In the current configuration, spring deflections were already maximized as illustrated in Figs. 16 and 17, thanks to the RL algorithm. Therefore, 18% energy minimization appears to be the direct consequence of maximizing spring deflections. The amount of energy minimization may be further improved if springs in the joint are replaced with their softer counterparts. In doing so, elastic energy storage can be increased, however, the robot may suffer undesired vertical oscillations. Therefore, there is a trade-off between the energy minimization and dynamic balance, when determining the spring stiffness profile. We handled this problem throughout the design process by empirically trying various springs with different stiffness coefficients.

Variable stiffness actuators may remedy the stiffness adjustment problem of SEAs through the active regulation of the passive compliance in real-time (Jafari et al. 2013). Variable stiffness regulation plays an important role in human walking; humans actively change the joint stiffness to explore optimal walking patterns (Geyer et al. 2006; Hu et al. 2014). That being said, these actuators are still large-sized and may not be applicable to power humanoids in their current form.

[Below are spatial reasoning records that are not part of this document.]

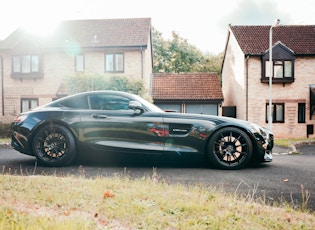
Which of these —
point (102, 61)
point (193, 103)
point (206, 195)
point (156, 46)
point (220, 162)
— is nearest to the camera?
point (206, 195)

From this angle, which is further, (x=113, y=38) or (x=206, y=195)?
(x=113, y=38)

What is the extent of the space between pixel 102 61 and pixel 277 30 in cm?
1303

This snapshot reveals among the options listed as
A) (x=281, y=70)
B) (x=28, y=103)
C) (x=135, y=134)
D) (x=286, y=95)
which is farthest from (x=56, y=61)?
(x=135, y=134)

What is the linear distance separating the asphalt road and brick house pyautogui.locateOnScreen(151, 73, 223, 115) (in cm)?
1708

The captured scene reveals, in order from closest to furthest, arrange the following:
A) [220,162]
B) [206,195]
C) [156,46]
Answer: [206,195] → [220,162] → [156,46]

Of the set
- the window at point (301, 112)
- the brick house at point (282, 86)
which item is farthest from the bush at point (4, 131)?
the window at point (301, 112)

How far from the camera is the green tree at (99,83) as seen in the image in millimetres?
17328

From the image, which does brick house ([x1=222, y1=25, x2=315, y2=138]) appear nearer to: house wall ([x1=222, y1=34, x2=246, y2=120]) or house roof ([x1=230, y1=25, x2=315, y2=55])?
house roof ([x1=230, y1=25, x2=315, y2=55])

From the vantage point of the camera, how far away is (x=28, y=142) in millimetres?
5887

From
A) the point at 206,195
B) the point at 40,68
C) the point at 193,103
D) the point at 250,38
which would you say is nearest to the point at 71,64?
the point at 40,68

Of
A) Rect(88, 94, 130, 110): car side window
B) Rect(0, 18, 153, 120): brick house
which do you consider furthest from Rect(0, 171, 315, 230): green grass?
Rect(0, 18, 153, 120): brick house

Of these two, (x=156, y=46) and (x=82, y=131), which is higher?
(x=156, y=46)

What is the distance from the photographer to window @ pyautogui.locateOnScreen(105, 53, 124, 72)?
21969mm

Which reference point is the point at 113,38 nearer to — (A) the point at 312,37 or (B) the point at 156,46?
(A) the point at 312,37
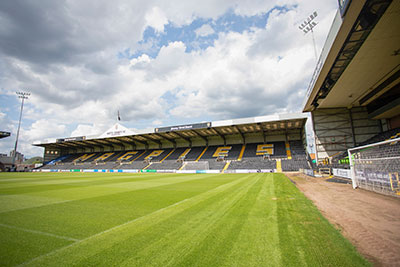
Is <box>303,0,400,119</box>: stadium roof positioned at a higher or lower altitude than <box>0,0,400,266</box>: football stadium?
higher

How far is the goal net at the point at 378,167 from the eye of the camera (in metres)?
7.39

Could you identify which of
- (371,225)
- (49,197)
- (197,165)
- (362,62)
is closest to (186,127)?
(197,165)

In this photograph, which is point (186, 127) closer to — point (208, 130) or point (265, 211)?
point (208, 130)

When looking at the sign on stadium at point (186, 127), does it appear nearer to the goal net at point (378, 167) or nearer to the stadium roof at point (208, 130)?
the stadium roof at point (208, 130)

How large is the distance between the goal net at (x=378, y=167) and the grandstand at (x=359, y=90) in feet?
0.14

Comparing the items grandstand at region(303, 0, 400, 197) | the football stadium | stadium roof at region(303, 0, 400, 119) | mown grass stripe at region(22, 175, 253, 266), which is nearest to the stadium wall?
grandstand at region(303, 0, 400, 197)

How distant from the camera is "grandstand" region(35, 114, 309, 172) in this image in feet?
99.5

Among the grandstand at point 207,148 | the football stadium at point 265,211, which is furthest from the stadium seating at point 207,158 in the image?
the football stadium at point 265,211

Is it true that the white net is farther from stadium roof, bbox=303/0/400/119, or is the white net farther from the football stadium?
stadium roof, bbox=303/0/400/119

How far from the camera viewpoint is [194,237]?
3527 millimetres

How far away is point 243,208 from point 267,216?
1.00 m

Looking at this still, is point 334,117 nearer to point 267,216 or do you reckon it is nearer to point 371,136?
point 371,136

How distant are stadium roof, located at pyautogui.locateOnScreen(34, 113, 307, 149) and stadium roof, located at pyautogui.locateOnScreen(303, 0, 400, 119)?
21.8ft

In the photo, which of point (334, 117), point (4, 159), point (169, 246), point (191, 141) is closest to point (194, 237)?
point (169, 246)
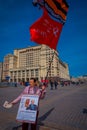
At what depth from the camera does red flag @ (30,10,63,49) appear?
4695 millimetres

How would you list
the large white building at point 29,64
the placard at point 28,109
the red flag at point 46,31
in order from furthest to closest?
1. the large white building at point 29,64
2. the red flag at point 46,31
3. the placard at point 28,109

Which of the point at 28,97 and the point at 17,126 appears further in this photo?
the point at 17,126

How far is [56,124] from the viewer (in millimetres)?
6008

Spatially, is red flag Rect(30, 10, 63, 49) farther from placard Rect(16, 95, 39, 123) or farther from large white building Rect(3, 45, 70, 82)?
large white building Rect(3, 45, 70, 82)

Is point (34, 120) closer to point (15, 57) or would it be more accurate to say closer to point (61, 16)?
point (61, 16)

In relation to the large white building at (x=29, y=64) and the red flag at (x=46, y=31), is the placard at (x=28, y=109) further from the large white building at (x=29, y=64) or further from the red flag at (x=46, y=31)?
the large white building at (x=29, y=64)

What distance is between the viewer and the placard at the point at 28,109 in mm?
4152

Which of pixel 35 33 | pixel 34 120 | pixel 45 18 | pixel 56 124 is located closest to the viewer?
pixel 34 120

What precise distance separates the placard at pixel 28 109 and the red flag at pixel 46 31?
64.3 inches

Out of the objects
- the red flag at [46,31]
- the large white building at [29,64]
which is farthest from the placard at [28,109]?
the large white building at [29,64]

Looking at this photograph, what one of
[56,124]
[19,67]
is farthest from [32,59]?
[56,124]

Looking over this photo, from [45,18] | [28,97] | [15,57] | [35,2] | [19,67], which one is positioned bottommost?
[28,97]

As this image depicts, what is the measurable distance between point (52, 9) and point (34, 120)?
3.52m

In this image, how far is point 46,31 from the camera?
4.98 meters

Therefore, learning variable stiffness for the legged robot control will be investigated once the necessary hardware improvements are introduced.

Due to hardware limitations, the current version of COMAN had passive compliance only in pitch axis knee and ankle joints. Therefore, the overall energy minimization is provided solely by 4 joints, whereas the rest of the 8 joints (roll axis joints, yaw axis joints, pitch axis hip joints) could not contribute to this task due to the lack of passive compliance. Currently, our design engineering team is working on the next generation COMAN bipedal robot which will have passive compliance utilized in all the joints. In principle, the proposed method may perform even better when conducting walking motion on a robot with passive compliance in all joints.

In this work, the idea of generating efficient walking pattern through the use of potential energy management has its roots from studies in biomechanics (Ishikawa et al. 2005; Geyer et al. 2006). Therefore, we used an abstracted model for the humanoids so as to fully focus our attention to exploit passive compliance for energy efficiency. While useful in their own right, abstracted models may have limitations in describing the complete robot behavior. With the advent of centroidal dynamics (Orin et al. 2013), efficient locomotion controllers were proposed (Carpentier et al. 2016; Herzog et al. 2016). An extension of centroidal dynamics for robots with passive compliance may be investigated as a future work to further improve the performance.

Energy minimization may also be achieved by altering bipedal walking generator parameters. Since the main focus of this paper was the exploitation of passive compliance, the additional investigation of energy-minimization via learning the optimized bipedal walking parameters will be a future work. That being said, our research group previously implemented the proposed learning algorithm for the efficient quadruped gaits. For details refer to Shen et al. (2012).

7 Concluding remarks

We proposed a reinforcement learning approach that can evolve the policy parametrization dynamically during the learning process. We showed that the gradually increasing representational power of the policy parametrization helps to find better policies faster than a fixed parametrization. We successfully applied it to a bipedal walking energy minimization task by utilizing a variable-CoM-height ZMP-based bipedal walking generator. The method achieved 18% reduction in energy consumption by learning to use efficiently the passive compliance of the robot, which is the first reported experimental walking energy minimization results in the state-of-the-art humanoid robotics.

As a future work, we plan to extend this work for more powerful movement representations, based on a superposition of basis motion fields (Kormushev et al. 2010). Another interesting direction for extension is towards learning of variable stiffness control, which is of particular interest in the context of energy minimization.